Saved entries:
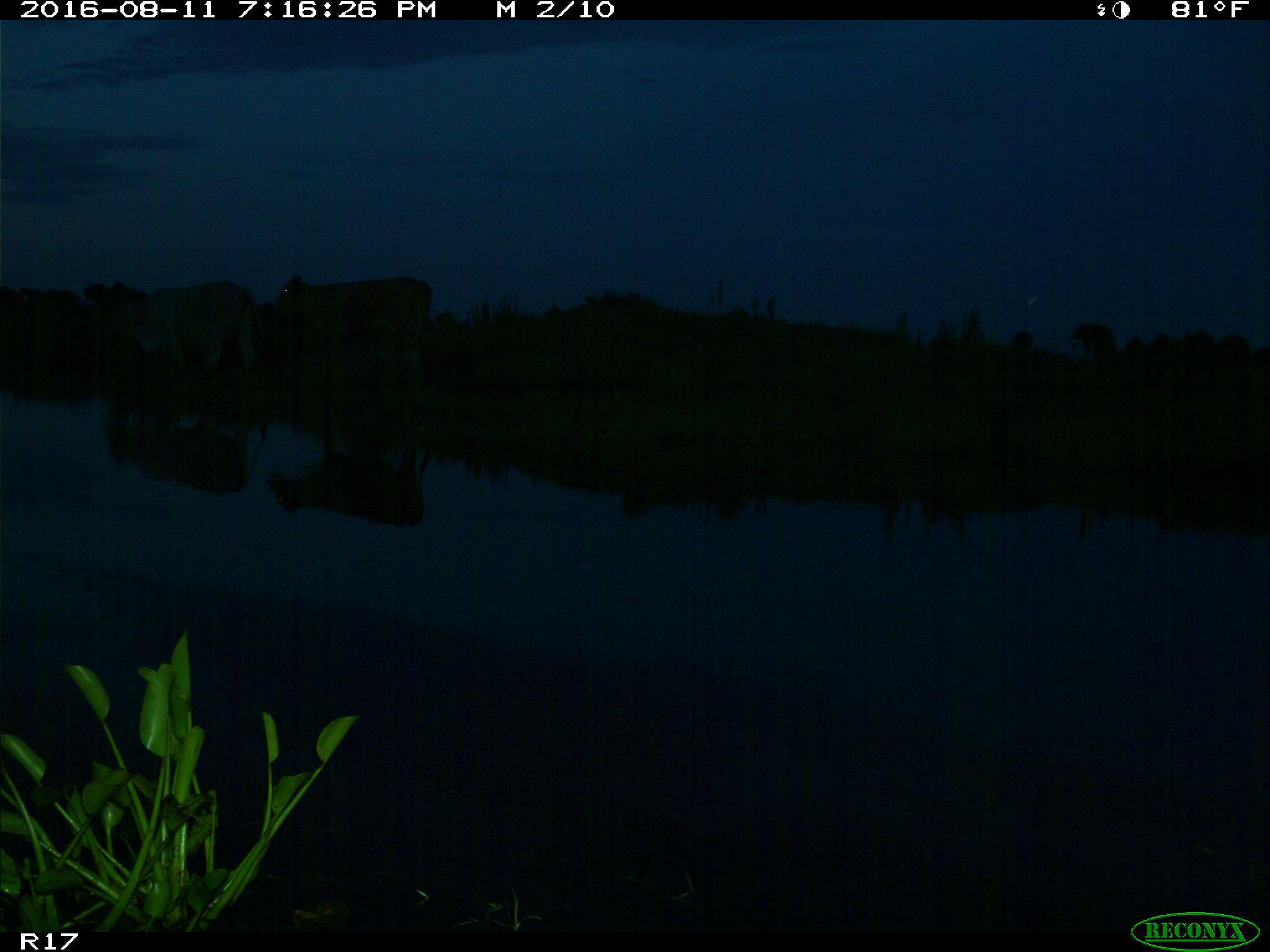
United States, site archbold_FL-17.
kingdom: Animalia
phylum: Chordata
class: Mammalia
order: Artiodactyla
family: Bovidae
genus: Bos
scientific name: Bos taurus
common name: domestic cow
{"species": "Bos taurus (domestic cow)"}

---

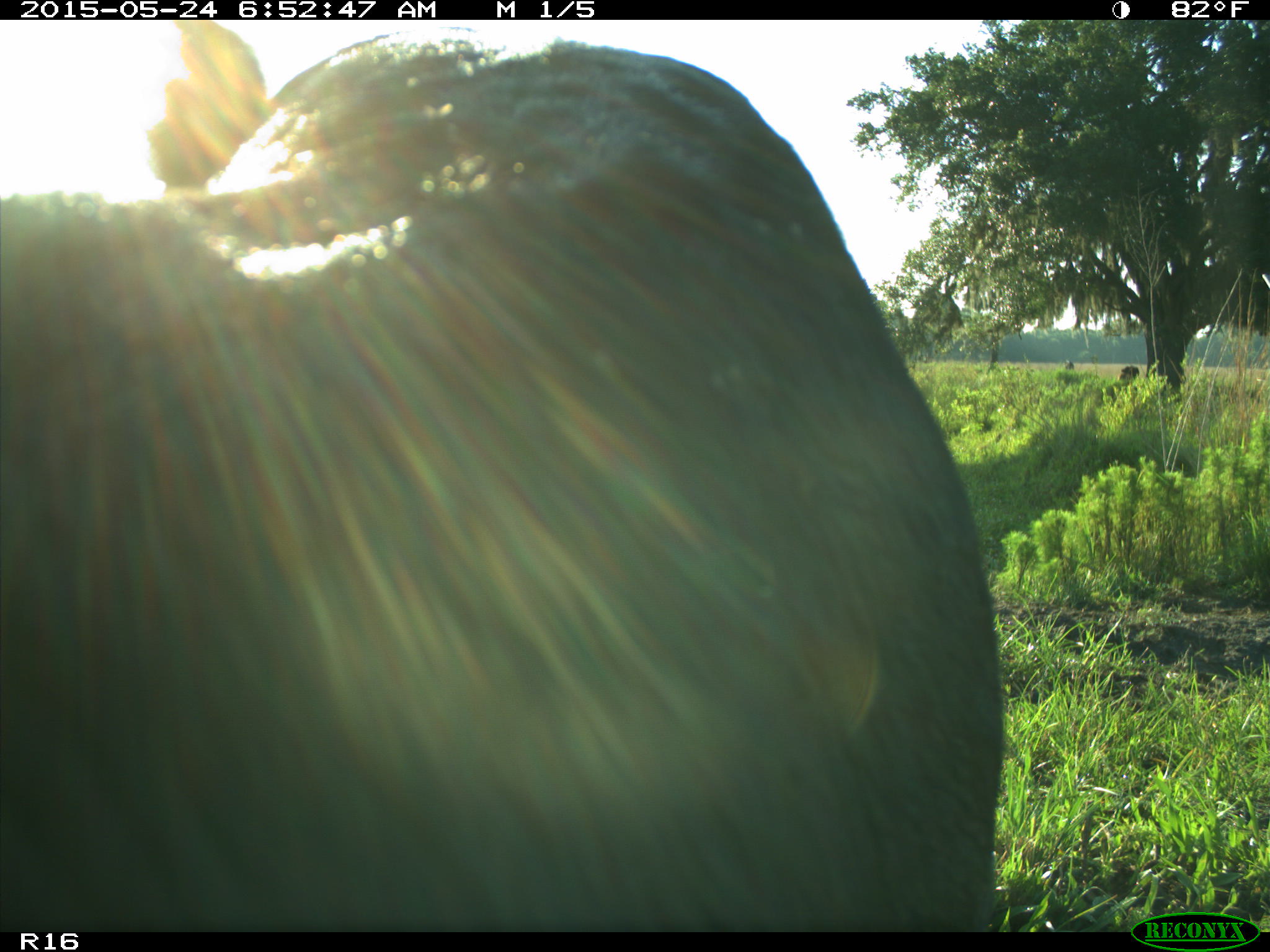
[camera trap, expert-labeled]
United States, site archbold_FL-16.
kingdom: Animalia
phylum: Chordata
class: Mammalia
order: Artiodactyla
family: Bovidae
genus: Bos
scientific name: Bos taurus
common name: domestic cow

§ Try it
Give the number of lines in the entries that contain "site", and add nothing.

§ Solution
2